### EXTRACTED TEXT
Its the line 6 hx stomp. It cost me about $850 new on reverb.


----------



## Grab n Go

I wouldn't say the Spark sounds like shit. It doesn't sound like my Kemper, but I wouldn't expect it to at that price.

I think the Spark hits the sweet spot in terms of price and features. It sounds great for its intended purpose: a simple, solid practice amp that fills a small room nicely. It's easy to use and doesn't get in the way.

I was able to dial in the drive sounds I was looking for by experimenting with different amp and pedal combinations. I mix gain levels and try to dial it in by ear. Sometimes that means using virtual combinations or settings that I wouldn't use in the real world. It all gets saved as a preset anyway, so that doesn't matter.

I like that the Spark is easy to use. You don't have to use your phone. But if you do,
I find it connects via Bluetooth almost immediately when I power it on. I rarely use the Spark app; I mostly use a metronome app, backing tracks or iReal Pro. But I can see it being handy.

I also use it for bass as well (sounds quite good) or to simply listen to music. I find it has enough low end response to do both quite well.

I haven't owned the Yamaha, but I've played through the THR100 and I've owned the DG stuff in the past. I don't think it's worlds apart from the Spark and either choice is solid.

### MATERIAL
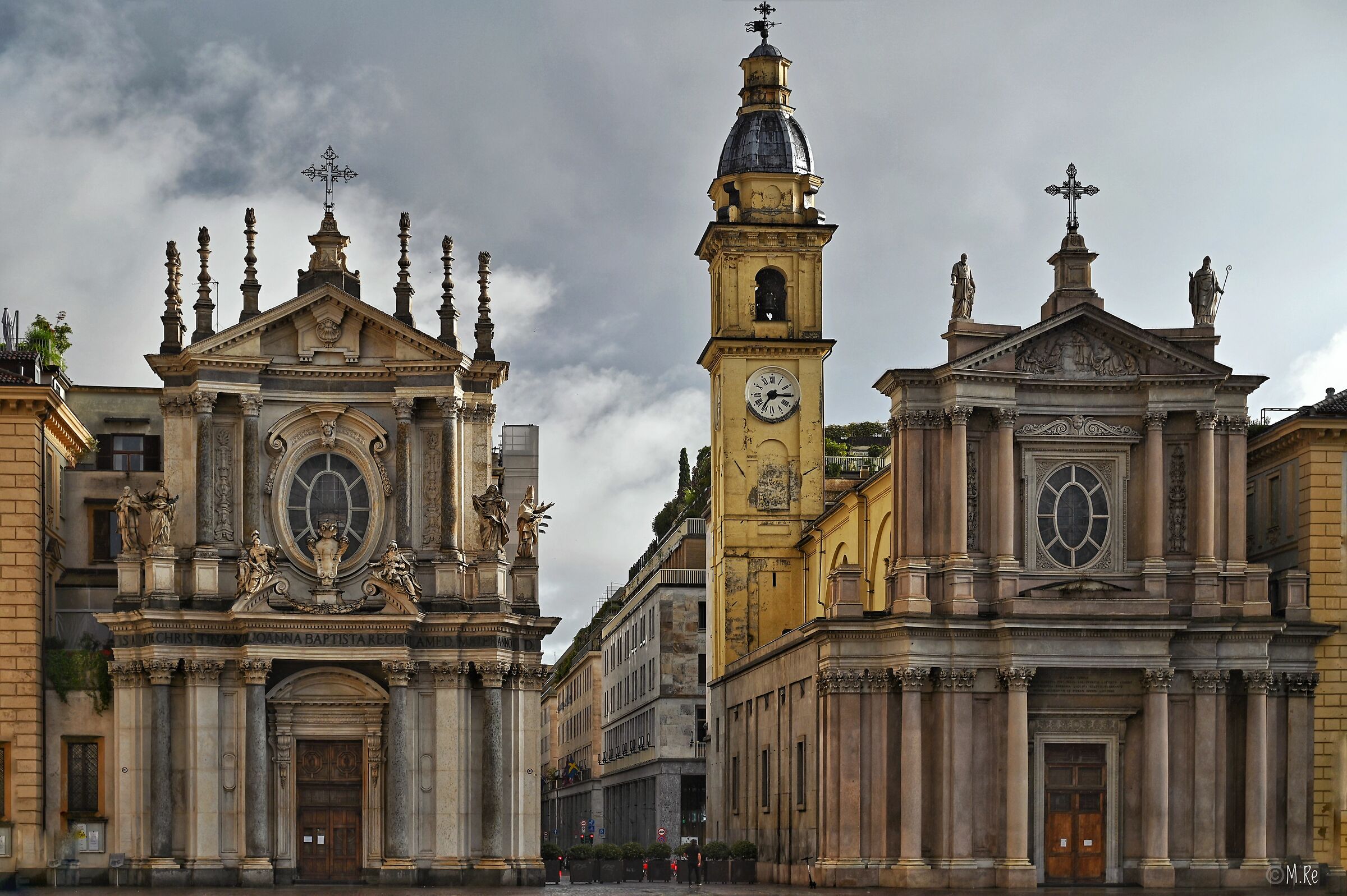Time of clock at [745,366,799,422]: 7:15
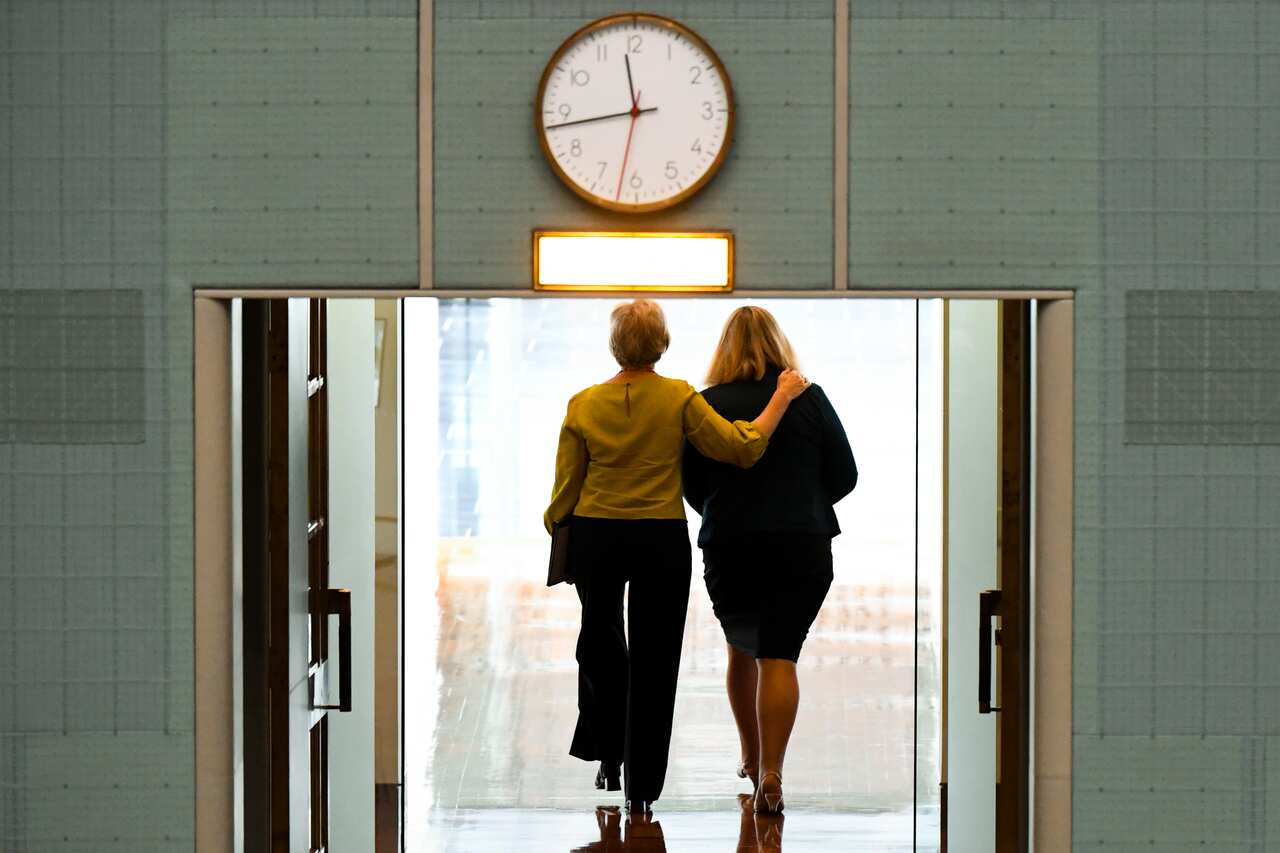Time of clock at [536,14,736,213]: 11:43
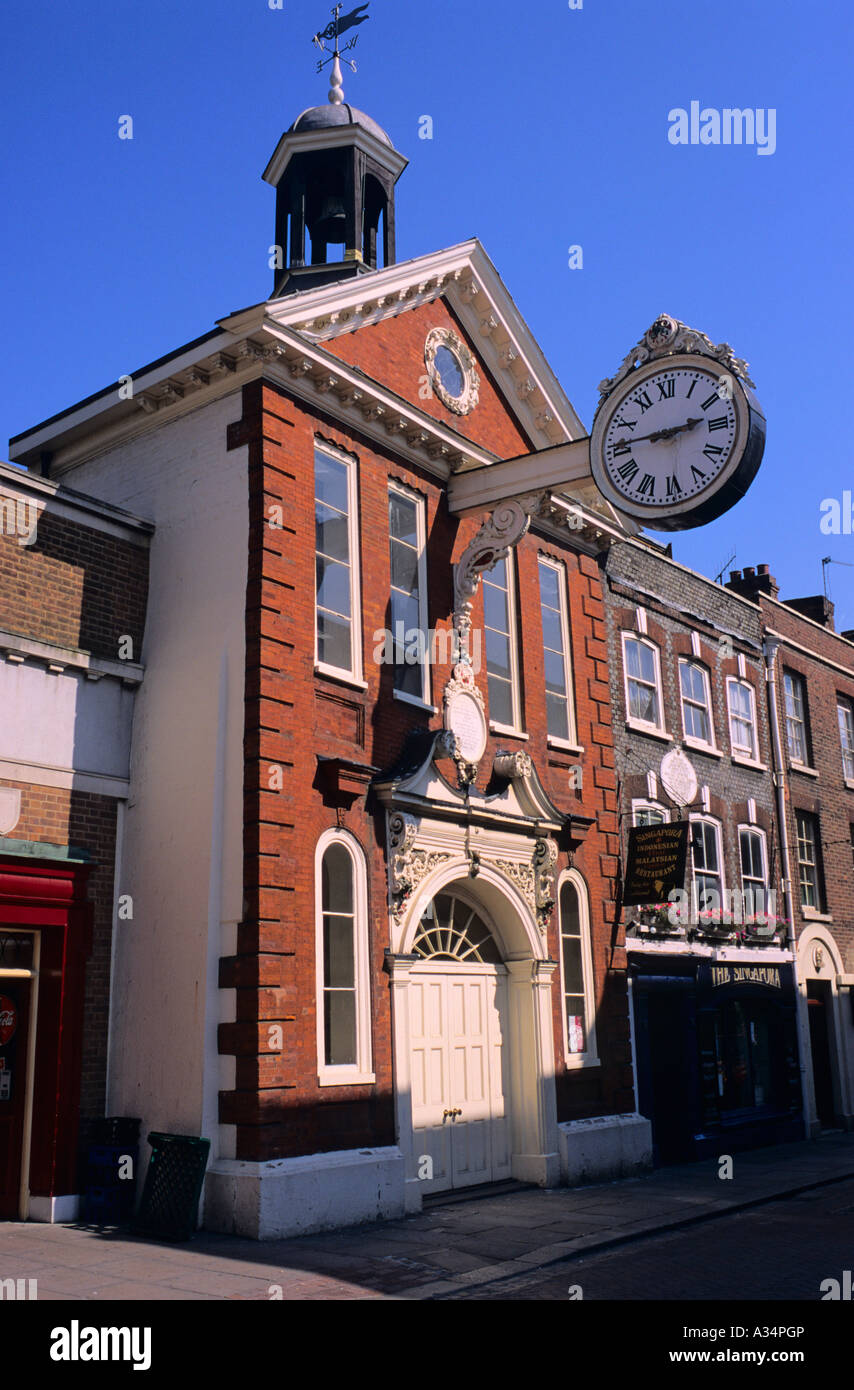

### TO DO
**1)** In the Spark amp thread, what does the writer mostly use instead of the Spark app?
**2)** Carry on the Spark amp thread from its final sentence.

### ANSWER SET
**1)** A metronome app, backing tracks or iReal Pro.

**2)**
----------



## BlueRocker

Grab n Go said:


> I wouldn't say the Spark *Vox AC10* sounds like shit. It doesn't sound like my Kemper, but I wouldn't expect it to at that price.
> 
> I think the Spark *Vox AC10* hits the sweet spot in terms of price and features. It sounds great for its intended purpose: a simple, solid practice amp that fills a small room nicely. It's easy to use and doesn't get in the way.
> 
> I was able to dial in the drive sounds I was looking for by experimenting with different amp and pedal combinations *the gain and volume knob*. I mix gain levels and try to dial it in by ear. Sometimes that means using virtual combinations or settings that I wouldn't use in the real world *the controls on my guita*r. It all gets saved as a preset anyway *in my head because that's easy* so that doesn't matter.


Sorry couldn't help myself


----------



## Grab n Go

BlueRocker said:


> Sorry couldn't help myself


Ha, ha! That was fast.

I once had a hand-wired AC15 clone built into an AC4TV combo. Cool amp, but I wasn't feeling the 1x10.


----------



## keithb7

THR10C owner here. Never tried a Spark. I can say I really enjoy the Yamaha. Fantastic little amp that sounds great. 95% of my time with it I’m in the Class-A emulator with a little hair on it. Lovely.


----------



## Chito

Also a THR10C owner and also never tried a Spark although I did order it but backed out in the end. I like the THR10C for playing around the house. Can use it for acoustic, electric guitar or bass guitar. I didn't realize it is 'hand-wired' until it was mentioned here. It's great when you are jamming with guys playing acoustic.


----------



## Davidian

I owned and used the first gen THR10 for a few years. It was my only amp at one point, at the time I just played at home not needing a loud tube amp. It provided a very good Marshall crunch sound on the “Lead” channel - I turned the gain down for a “cleaner” sound and it took a TS9 just fine to push it into high gain metal chug brutality.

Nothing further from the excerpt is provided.